Les résumés générés par l'IA sont traités comme des données dérivées dans la plupart des frameworks. Les mêmes règles de conservation et d'accès que celles qui s'appliquent aux enregistrements s'appliquent aux résumés. Si un client de l'UE demande la suppression de ses données, cela inclut le résumé de son appel par l'IA.
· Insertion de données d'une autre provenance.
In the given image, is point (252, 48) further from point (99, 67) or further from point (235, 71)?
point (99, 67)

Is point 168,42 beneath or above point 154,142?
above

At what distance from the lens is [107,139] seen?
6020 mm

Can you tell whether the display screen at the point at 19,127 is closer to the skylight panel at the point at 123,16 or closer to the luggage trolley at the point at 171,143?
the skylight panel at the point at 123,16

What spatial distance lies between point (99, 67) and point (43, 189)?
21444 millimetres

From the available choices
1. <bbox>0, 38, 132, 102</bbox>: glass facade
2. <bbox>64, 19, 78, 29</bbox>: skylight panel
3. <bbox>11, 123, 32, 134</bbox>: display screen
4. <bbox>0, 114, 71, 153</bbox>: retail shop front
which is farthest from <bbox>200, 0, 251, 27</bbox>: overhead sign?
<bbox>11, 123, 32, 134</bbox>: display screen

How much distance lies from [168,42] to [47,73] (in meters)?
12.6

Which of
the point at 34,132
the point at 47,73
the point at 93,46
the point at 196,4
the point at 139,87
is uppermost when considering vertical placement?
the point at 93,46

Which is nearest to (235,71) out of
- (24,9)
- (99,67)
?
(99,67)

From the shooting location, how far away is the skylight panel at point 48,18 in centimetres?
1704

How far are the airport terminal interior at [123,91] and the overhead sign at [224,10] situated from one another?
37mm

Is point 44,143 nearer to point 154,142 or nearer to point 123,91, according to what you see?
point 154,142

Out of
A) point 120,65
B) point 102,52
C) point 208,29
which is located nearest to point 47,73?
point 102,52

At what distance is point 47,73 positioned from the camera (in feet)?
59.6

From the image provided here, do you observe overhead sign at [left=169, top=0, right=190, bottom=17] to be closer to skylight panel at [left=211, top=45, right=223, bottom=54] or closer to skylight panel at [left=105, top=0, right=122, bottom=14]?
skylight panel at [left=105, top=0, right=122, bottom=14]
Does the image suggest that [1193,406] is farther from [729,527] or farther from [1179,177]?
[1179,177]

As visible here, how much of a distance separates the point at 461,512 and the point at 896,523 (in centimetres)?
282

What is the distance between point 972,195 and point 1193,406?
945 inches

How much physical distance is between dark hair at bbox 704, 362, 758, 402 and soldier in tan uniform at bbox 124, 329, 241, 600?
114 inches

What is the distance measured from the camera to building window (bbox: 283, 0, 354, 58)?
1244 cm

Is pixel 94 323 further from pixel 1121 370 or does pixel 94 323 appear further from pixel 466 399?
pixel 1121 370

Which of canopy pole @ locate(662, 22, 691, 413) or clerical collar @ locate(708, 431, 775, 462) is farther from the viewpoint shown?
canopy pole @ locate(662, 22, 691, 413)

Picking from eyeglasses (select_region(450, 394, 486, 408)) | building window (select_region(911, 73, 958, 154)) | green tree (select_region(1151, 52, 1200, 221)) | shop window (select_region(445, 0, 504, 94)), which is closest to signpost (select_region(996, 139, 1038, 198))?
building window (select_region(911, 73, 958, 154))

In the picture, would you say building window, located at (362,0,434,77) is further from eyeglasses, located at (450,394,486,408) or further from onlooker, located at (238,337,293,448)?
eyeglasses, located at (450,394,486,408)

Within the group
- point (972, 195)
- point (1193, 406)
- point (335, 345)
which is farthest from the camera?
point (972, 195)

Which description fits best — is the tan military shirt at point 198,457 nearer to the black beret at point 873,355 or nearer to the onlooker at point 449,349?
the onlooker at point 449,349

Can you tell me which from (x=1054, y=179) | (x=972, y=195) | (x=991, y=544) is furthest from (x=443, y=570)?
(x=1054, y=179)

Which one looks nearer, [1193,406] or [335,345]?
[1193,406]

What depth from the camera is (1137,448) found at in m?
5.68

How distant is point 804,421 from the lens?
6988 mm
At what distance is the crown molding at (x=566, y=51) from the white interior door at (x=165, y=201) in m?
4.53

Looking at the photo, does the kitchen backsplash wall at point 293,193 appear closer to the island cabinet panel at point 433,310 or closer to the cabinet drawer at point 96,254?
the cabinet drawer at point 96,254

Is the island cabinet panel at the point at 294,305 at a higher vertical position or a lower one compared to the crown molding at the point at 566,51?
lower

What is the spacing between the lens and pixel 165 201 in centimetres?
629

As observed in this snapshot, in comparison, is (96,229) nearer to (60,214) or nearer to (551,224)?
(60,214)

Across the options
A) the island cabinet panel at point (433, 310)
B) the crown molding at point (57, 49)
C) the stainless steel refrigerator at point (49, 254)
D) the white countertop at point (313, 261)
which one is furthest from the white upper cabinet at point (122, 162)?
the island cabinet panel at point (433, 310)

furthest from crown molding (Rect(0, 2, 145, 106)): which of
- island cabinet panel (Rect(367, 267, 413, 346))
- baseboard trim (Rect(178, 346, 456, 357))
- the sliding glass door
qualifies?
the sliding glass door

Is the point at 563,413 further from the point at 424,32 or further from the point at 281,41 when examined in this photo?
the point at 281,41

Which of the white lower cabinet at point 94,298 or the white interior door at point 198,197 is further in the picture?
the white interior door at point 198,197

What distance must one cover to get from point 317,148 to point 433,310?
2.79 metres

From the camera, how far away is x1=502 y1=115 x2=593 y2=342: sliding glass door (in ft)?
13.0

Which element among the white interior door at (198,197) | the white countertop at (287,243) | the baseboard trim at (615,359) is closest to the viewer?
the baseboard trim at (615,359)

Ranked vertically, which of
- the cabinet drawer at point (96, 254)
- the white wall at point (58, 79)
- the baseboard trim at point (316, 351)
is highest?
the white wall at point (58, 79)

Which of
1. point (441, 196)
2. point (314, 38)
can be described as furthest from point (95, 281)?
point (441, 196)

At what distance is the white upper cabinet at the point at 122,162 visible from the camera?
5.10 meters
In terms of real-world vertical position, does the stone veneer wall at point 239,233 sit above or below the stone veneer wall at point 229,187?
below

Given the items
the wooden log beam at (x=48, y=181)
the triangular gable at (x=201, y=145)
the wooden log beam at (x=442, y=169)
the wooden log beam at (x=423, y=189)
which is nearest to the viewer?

Il existe également une considération spécifique de la CNIL concernant données bancaires: si votre équipe gère des appels où les clients partagent des numéros de carte de crédit ou des informations bancaires, la CNIL exige que votre système d'enregistrement soit en mesure de suspendre ou d'exclure cette partie de l'appel. La CNIL a rendu de multiples décisions exécutoires sur ce point, considérant les informations bancaires comme nécessitant une protection renforcée en raison des risques de fraude. Si Allo enregistre un appel au cours duquel un client lit un numéro de carte, ce segment doit idéalement être exclu de l'enregistrement et de la transcription.

Conclusion

La conformité de l'enregistrement des appels n'est pas une case à cocher unique. Il s'agit d'une décision de configuration permanente qui reflète votre lieu d'activité, les personnes que vous appelez et l'utilisation que vous faites des données que vous collectez. La bonne nouvelle, c'est qu'avec les bons outils en place, rester en conformité ne signifie pas renoncer à quoi que ce soit. Le mode de confidentialité, le message de consentement, les contrôles de transcription et les options des fournisseurs d'IA d'Allo sont spécialement conçus pour permettre aux équipes commerciales de recueillir les informations dont elles ont besoin à chaque appel, tout en éliminant le risque juridique lié aux pratiques d'enregistrement non gérées.

Si vous n'êtes pas sûr de l'état de votre configuration actuelle, c'est une bonne raison de passer 30 minutes à revoir votre configuration Allo. Il est beaucoup plus facile d'avoir une conversation sur la conformité avant que quelque chose ne se passe mal qu'après.